------ RECORDS

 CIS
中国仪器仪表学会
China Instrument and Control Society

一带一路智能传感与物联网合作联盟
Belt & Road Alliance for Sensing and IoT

------------
------ RECORDS

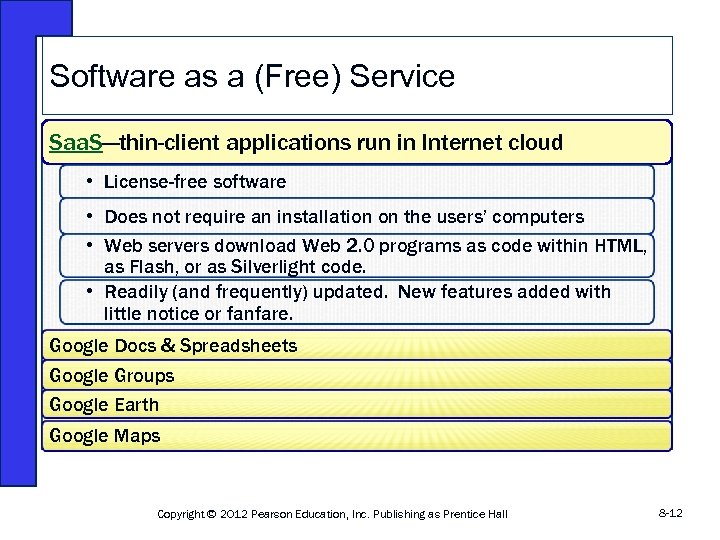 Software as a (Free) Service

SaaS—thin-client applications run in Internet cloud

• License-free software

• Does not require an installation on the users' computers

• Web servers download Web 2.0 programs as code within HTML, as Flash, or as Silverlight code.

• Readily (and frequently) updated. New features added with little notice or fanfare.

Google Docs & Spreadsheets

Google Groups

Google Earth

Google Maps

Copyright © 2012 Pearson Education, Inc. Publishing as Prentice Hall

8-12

------------

EXERCISE: Copy out each line from the listing that contains the string "Google".

EXERCISE SOLUTION:
Google Docs & Spreadsheets
Google Groups
Google Earth
Google Maps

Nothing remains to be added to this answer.